One of the biggest questions when designing the home page was "to what extent should the digital experience look like the print experience?" I had to figure out how the concept "Above the fold" would translate from print to on screen. While maintaining visual consistency with the print product, I also wanted to explore interactivity posibilities not available in print such as a rotating image carousel in the hero space. To promote user engagement, I focused on the prominence of trending content.
I designed the home page desktop-first because the larger screen size provided more challenges and layout posibilities. The rest of the website's pages were designed mobile-first becuase they had less complex functionality.
As I went through mocks and iterations of the home page, new questions arose. What if the most important article doesn't have a relevant photo? How will advertisements be incorperated into this layout? How would a photo's orientation change the layout? What if a headline is really short or really long?
For the final home page layout, I created an experience that solved our goals. Based on feedback from user testing, the rotating image carousel is engaging but it should not take up the full width as to not be overpowering. I implemented a column layout is a consistent mental model of print edition but highlights digital capabilities. I included a section for prominent content without a photo in the top left column and redesigned the "trending" section with to look more modern and clean.
Because each article has unique content, each one deserves a unique layout the shouldn't be just a cookie-cutter template. To do this, I included various size and location options to display photos and graphics.
I created a new "feature article" page for long-form features, photo essays, other special articles that deserve an even more unique experience. My goal was for this experience to look different from regular articles but still be on-brand.

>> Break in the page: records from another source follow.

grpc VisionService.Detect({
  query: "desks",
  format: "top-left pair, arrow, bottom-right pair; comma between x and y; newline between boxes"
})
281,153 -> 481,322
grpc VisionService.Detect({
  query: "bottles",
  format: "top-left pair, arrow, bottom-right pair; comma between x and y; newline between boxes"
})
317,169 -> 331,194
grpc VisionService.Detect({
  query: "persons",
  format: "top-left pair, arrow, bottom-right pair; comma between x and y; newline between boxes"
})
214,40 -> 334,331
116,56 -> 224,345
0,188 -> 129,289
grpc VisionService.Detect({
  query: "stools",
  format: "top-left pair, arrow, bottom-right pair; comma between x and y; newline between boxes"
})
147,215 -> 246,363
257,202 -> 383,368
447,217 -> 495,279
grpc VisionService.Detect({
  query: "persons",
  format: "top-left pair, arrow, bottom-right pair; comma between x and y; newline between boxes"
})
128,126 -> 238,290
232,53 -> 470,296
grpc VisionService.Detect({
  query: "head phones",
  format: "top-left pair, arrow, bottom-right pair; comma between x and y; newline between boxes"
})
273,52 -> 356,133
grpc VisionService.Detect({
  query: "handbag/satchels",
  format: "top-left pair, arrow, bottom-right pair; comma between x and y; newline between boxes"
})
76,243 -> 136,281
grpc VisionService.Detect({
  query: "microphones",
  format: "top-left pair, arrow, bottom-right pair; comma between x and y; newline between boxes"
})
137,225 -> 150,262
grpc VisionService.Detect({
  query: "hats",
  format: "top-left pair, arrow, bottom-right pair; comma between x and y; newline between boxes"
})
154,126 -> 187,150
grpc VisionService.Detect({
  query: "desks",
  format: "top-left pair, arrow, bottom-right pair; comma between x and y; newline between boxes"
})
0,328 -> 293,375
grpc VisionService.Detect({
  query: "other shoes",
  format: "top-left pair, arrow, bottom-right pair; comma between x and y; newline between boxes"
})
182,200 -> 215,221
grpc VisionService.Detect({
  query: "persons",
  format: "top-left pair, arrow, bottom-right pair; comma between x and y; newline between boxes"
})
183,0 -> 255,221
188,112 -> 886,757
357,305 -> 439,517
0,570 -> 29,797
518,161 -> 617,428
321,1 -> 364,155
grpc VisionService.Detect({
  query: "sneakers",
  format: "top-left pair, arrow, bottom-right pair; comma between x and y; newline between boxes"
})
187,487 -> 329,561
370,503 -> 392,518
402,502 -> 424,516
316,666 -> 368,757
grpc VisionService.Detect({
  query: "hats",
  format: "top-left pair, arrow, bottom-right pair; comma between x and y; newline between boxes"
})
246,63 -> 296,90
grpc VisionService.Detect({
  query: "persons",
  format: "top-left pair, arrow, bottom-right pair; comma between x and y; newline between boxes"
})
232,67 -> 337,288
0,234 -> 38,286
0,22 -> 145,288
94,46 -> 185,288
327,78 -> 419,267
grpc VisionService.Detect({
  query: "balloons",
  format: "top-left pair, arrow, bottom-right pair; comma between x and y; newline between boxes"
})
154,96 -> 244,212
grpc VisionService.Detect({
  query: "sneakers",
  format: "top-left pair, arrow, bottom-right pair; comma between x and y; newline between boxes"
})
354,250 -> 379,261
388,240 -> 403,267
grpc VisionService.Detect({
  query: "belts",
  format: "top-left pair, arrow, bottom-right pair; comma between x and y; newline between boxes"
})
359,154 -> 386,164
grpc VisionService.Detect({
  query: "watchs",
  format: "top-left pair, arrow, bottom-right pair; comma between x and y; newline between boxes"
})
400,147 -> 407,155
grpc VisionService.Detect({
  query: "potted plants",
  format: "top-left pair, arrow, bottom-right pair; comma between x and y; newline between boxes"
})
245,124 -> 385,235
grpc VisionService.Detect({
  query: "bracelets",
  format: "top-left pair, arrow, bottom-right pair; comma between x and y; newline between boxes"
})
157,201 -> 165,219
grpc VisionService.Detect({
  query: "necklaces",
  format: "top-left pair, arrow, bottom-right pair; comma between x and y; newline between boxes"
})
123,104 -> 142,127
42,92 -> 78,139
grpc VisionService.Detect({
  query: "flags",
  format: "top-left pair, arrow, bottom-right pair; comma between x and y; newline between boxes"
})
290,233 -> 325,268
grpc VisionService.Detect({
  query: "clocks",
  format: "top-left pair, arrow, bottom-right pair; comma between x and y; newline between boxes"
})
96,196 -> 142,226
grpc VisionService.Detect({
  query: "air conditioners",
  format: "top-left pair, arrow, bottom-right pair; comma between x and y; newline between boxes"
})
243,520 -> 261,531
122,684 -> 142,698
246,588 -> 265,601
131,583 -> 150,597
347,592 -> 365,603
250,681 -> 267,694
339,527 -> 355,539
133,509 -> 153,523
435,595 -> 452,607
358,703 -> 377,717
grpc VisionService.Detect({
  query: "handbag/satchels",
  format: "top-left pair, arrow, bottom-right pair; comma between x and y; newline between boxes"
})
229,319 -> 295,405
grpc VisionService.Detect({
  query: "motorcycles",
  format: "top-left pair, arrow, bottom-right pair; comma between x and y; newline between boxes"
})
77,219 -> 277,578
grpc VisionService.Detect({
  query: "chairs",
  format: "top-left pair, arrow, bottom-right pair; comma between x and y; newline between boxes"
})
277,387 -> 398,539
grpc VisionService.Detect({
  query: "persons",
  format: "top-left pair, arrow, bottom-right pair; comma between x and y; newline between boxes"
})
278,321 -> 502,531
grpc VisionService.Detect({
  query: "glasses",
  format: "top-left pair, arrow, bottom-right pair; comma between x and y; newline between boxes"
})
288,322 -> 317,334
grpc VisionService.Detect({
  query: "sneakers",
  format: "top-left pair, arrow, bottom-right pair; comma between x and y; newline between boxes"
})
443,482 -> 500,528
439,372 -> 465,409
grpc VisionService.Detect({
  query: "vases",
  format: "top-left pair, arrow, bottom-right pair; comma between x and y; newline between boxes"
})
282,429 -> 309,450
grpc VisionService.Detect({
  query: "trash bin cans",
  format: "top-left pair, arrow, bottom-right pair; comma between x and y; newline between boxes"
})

The redesigned mobile and web experience were validated as done when users were satisfied and goals were met. The new visual design maintained consistent branding with the print product, modern and credible. We developed a simple experience so users can focus on content but included interactivity and created a platform to highlight digital content. The new website encourages users to stay on the site and view more content by suggesting more content. A responsive layout was tested on many screen sizes, screen resolutions, browser types to ensure accessibility for users on any device.
Though we ultimately created a successful solution to our problem, we faced many challenges along the way. These challeges didn't set us back but pushed us to move forward. As a team of students, we had never done a project like this before so we were figuring it out as we went along. Every step of the project took longer than expected; we faced roadblocks from schoolwork and other obligations. We went through weeks and weeks of bug testing before producting a product of which we were proud. Dynamic content posed many challenges for us. As Pipe Dream's content changes at least twice per week, different photos and text string lengths would create new design challenges.
Almost a year after I proposed the website redesign, the new Pipe Dream website launched in April 2016. I created a pop-up on the home page to gather feedback from our users. In two weeks, 89 users sent in overwhelmingly positive feedback and meaningful suggestions.
Since launching the Pipe Dream's new web experience, users' average session duration increased by 9% and average pages per session increased by 4%.
Though we received overwhelmingly positive feedback from users, I have been regularly updating the experience with design changes based on feedback from users and reassessing the experience's ability to meet the goals set out. As Pipe Dream's writers continue to produce new content, the web team is invariably presented with new challenges and is working towards creating successful solutions.